This is my problem with Swinton's email response:
Thank you so much for your reply! So grateful to have a chance to chew this cud with you. Super clear.
Here's the situation I reckon Marvel was in. The old comic books from way back when are stuffed with stereotypes that we could all find offensive for any number of reasons.
The film - like any film adaptation - is a riff on the books. The Ancient One may have been written as a Tibetan man in the comics, but Marvel, in a conscious effort to shake up stereotypes, wanted to avoid tired cliché. They cast Chiwetel Ejiofor as the second lead - a white Transylvanian in the books. And wrote a significant Asian character to be played by Benedict Wong.
Great that they casted Chiwetel Ejiofor. But diversity does not end with just hiring black people to your movie. We are specifically talking about Asians in media being underrepresented. This comes off as "Well, we have one black person in the cast, so we have checked our diversity list". Almost as bad as "My best friend is black".
Also, it really gets me that she knows that Mordo is a white Transylvanian, but thinks that Marvel specifically wrote Wong to be Asian for the movie instead of being Asian in the comics. Did she grab this factoid from somewhere to just to seem kinda knowledgeable about diversity?
With The Ancient One (the 'wise old Eastern geezer' Fu Manchu type in the book), wanting to switch up the gender (another diversity department) and not wanting to engage with the old 'Dragon Lady' trope, they chose to write the character as being of (ancient) Celtic origin and offered that role to me. Presumably on Ancient grounds. I accepted happily, impressed that, for once, they aimed to disrupt the 'wisdom must be male' never-ending story - and, by the way, for once, wanting to feature a woman who's a badass, over 26 and not simply bursting out of a bikini.
Why are the only choices Fu Manchu or Dragon Lady? If you frame issue in this manner, then you can make whitewashing any role justifiable. This comes off more as she's trying to justify taking the role rather than actually wanting to discuss the issue at hand.
Also, that last line is pretty funny. Yes, women who are older get less roles in the industry, but doesn't Margaret Cho fall under the same characteristics that Swinton mentioned as a plus? How would you feel if a person had the same qualities as you mention them as a plus for the role, and yet you were never considered for that job? That's like a slap to the face. I am not saying that Cho should have been chosen, but you have a privileged white person here who still gets work in Hollywood talking about her own difficulties while ignoring the difficulties minorities have within the same industry.
The biggest irony about this righteous protest targeting this particular film is the pains the makers went to to avoid it.
Oh, those poor film makers, just making millions and millions of dollars.
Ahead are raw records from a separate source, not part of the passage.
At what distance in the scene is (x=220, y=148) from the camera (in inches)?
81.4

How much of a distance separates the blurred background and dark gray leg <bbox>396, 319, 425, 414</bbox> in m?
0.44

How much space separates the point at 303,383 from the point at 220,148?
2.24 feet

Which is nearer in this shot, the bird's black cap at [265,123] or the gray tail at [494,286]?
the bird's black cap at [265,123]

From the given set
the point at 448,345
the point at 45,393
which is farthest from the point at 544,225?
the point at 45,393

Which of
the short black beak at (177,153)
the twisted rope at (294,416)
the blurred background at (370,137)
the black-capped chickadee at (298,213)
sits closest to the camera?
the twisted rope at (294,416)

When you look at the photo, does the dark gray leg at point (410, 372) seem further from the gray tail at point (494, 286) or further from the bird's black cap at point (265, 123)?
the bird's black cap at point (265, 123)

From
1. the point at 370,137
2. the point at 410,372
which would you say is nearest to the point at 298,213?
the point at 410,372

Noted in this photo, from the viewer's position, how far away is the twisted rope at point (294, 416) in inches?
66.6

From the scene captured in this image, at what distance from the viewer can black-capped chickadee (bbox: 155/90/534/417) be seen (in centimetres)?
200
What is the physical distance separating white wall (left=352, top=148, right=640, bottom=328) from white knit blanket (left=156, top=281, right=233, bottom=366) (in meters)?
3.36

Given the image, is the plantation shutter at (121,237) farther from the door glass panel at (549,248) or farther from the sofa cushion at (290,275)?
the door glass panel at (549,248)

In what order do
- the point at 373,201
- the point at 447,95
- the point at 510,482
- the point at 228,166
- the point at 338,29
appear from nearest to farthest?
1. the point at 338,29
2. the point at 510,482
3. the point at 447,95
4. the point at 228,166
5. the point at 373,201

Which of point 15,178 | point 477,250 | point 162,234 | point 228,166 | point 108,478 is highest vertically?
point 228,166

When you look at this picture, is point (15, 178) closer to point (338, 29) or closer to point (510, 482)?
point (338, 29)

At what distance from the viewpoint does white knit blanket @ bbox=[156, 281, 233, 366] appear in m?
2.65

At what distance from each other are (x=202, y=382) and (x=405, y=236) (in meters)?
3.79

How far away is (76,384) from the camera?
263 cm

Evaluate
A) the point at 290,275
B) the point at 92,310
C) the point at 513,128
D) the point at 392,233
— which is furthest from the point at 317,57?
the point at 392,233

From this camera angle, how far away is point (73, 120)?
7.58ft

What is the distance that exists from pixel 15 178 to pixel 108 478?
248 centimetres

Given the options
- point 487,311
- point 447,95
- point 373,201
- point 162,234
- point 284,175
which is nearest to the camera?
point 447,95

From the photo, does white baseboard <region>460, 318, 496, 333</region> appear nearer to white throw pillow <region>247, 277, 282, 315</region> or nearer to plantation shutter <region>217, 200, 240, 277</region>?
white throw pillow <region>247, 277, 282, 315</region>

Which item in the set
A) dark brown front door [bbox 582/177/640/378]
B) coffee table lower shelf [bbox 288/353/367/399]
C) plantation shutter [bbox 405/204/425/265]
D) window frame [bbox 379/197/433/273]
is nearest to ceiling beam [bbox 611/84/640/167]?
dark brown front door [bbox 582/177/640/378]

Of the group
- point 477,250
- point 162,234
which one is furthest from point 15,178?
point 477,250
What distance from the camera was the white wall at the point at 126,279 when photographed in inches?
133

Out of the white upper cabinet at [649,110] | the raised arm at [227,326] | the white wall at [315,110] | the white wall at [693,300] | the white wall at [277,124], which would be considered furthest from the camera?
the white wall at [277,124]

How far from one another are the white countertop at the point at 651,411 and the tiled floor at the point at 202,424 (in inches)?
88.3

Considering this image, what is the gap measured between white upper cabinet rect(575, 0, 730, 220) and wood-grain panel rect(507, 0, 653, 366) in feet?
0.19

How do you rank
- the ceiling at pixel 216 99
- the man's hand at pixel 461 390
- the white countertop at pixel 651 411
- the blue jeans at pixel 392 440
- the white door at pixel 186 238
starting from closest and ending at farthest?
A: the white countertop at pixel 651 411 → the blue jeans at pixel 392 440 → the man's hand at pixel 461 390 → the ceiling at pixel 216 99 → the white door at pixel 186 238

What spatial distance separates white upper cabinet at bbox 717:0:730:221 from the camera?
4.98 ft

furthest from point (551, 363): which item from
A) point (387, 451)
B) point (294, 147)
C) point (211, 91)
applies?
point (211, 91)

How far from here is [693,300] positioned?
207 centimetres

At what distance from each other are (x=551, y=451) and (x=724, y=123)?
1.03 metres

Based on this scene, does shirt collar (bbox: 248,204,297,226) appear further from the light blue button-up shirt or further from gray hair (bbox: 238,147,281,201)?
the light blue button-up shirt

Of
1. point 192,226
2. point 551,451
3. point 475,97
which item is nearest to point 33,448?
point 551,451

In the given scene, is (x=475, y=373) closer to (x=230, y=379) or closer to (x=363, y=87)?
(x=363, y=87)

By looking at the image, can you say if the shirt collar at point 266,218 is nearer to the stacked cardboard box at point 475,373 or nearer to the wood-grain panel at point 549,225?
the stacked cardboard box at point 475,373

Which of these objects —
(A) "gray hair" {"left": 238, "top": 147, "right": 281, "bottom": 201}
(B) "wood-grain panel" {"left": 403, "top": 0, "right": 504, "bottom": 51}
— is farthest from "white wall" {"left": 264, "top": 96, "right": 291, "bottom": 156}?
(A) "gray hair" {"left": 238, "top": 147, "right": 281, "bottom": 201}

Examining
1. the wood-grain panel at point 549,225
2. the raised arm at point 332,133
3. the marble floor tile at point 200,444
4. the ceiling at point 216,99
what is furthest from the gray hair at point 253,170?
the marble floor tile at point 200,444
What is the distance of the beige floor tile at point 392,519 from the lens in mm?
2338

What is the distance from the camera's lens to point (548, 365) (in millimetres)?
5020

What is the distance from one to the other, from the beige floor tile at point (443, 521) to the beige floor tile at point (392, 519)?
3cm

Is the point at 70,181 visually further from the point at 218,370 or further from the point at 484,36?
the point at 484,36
Why won't someone please think about them rather than those poor minorities?
A - personal - irony to my being even remotely involved in this controversy is what I stand up for and always have. Whether it is challenging the idea of what women look like, or how any of us live our lives, or how we educate our children, diversity is pretty much my comfort zone. The idea of being caught on the wrong side of this debate is a bit of a nightmare to me.
You are still on the wrong side of this debate.
I am as sick as anybody at the lack of a properly diverse cinematic universe. Pretty much sick of the Anglophone world in general, sick of all the men's stories, sick of all the symmetrical features and Mattel-inspired limbs..
So are we, but this does nothing to help bring representation in media.
I'm a Scottish woman of 55 who lives in the Highlands. There's precious little projected on contemporary cinema screens that means a great deal to my life, if truth be told.
That's good, but that does not mean that what is projected on cinema does not have an effect on society.
So
How best might we focus this thing? To offer intelligent and empowered thinking.. And see something constructive coming out of this moment?
Ducking the issue is not what I am about. I want to meet it, but, if possible, move things forward by how I meet it.
If you want to do something, come out and talk to us. Support us in our struggles. Nice to do in private through email, but that's relatively safe in your castle in the sky.
I realise, as far as I am concerned, this possibly means saying nothing: so far I have attempted to correct the notion that I accepted an offer to play an Asian.. (!!) the most significant and damaging misunderstanding out there, it seems. Beyond that, I don't feel it appropriate for me to add anything, certainly at this point.
But I would love to know what ideas you - or anyone you know - have of something properly progressive to bring to this table. The debate is so important for all of us. It needs to build itself on strong ground.
love
Tilda
The notion is not that you accepted an offer to play an Asian, but rather, you took a role that could have been offered to an Asian and the excuses you use to justify that casting. Fu Manchu and Dragon Lady are not the only roles that Asians can play.